|Walk Facts||Good book about tramping in New Zealand|
|Estimated time||2 days (1 hard and 1 easy/mod day)|
|Hiked on||15-16th March 2020|
|Map & GPX files||See the online map below (with GPX download)
Open the track at NZ Topo Maps
|Participants||Anna, Gill & me||More books about tramping in New Zealand|
Autumn has arrived in Arthur’s Pass. It’s much more gentle than the European autumn. There are no yellow or red coloured leaves falling towards the ground, everything stays green. Yet you do get autumny vibes from nature – the light becomes much more gentle than in the summer, the mornings are chillier and the water is very fresh once again.
In Arthur’s Pass, there’s a track that I’d wanted to do for ages: Hawdon – Edwards Route that connects popular Hawdon Hut with slightly less popular Edwards Hut. I started off by Hawdon Shelter where I was dropped off by Anna and her Mum, Gill. They continued further along the highway and the deal was that we’d meet at Edwards Hut. They were doing an in and out trip along the Edwards Track, and I was doing a full U-shaped track.
Getting to Hawdon Hut was the easiest part of the trail. It took me about 2 hours. There were multiple compulsory river crossings but the route was relatively flat and easy to follow.
Right behind the hut, there was a steep section that climbed up to the 1000m contour. The rest of the route to Walker Pass was a bit wet and overgrown, but relatively easy to follow.
Between Walkers Pass and the left turn from Otehake River there was quite a tricky section. The track is marked with just occasional rock cairns and there is a lot of boulder hopping involved. Once I hit the turnoff to Tarn Col on the river’s TL, the track up to Tarn Col was also a quite exhausting experience. It was about 400m ascent on steep rocky terrain on the unclear path. There is a lot of rolling scree and endless stream crossings.
When I finally got to Tarn Col, it was immediately clear that it was worth it: the views across Taruahuna Pass were truly amazing.
It’s a really magical place and I’ll definitely come back here to explore the pass a bit more.
Travelling down from Tarn Col to Taruahuna Pass was the trickiest part of the route. The path is extremely steep here and I actually decided to take the debris on the left where I successfully managed to scree run. However, the scree is really steep and at the top, there are plenty of huge rocks that are waiting for an opportunity to roll down. If you decide to go this way, make sure that you don’t join them. Perhaps a safer yet still very steep way down would be to follow the marked poles straight down.
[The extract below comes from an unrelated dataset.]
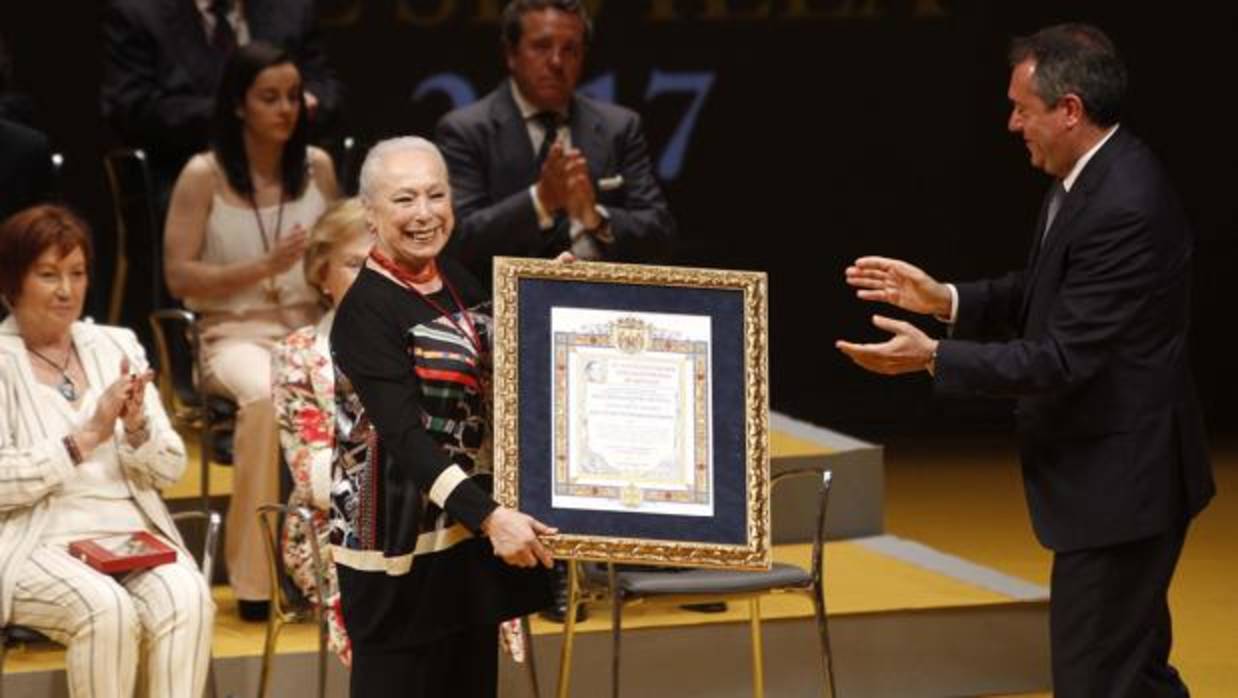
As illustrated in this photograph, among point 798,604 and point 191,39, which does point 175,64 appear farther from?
point 798,604

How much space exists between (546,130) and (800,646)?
4.92 feet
Going across Taruahuna Pass was slow as there were a lot of sharp boulders everywhere. Once I reached the tussock line, it was much easier to tramp. The trail was occasionally marked with orange poles but the path was quite well trod.
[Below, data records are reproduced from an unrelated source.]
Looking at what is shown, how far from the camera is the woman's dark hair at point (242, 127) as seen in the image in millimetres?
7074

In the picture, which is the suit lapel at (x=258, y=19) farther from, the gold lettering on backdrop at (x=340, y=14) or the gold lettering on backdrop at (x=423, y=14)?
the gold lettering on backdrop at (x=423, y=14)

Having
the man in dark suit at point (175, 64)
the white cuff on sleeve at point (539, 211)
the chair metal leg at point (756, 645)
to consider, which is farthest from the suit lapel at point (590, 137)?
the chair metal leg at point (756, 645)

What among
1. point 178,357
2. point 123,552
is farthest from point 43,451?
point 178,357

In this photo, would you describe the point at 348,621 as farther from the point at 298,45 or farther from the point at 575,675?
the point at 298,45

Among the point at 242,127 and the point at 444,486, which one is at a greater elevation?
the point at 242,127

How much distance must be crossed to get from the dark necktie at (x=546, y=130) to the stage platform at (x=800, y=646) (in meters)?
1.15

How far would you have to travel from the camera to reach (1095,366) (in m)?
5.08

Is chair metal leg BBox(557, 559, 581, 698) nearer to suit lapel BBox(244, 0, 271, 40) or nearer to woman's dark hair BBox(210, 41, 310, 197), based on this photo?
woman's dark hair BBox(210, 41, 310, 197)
At Edwards Hut, I met up with Anna and Gill which was great. They said they’d only arrived about 20 minutes before! It took me 7.5 hours to tramp from Hawdon Shelter to Edwards Hut but I have to say that I’m a fast tramper.
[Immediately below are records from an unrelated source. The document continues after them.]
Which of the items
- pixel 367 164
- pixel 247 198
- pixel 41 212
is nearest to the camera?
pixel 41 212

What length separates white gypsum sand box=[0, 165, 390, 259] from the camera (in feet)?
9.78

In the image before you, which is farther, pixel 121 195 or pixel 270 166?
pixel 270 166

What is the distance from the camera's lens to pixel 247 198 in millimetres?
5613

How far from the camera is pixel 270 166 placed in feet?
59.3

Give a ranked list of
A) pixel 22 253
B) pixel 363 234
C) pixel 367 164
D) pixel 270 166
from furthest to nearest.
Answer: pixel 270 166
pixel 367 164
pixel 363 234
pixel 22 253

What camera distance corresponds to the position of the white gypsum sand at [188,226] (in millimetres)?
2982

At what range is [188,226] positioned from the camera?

At Edwards Hut, we made some food, took some pictures and went to bed to have a read. During the night, we were woken up by kiwi calls and later on by an earthquake. The following morning, we set off on the journey back to our car at Greyneys Shelter. The track had some ups and downs and some parts were technically quite challenging. The only compulsory river crossing was only at the end of the trail by SH73. We crossed numerous side streams the flow was low enough to rock hop across all of them.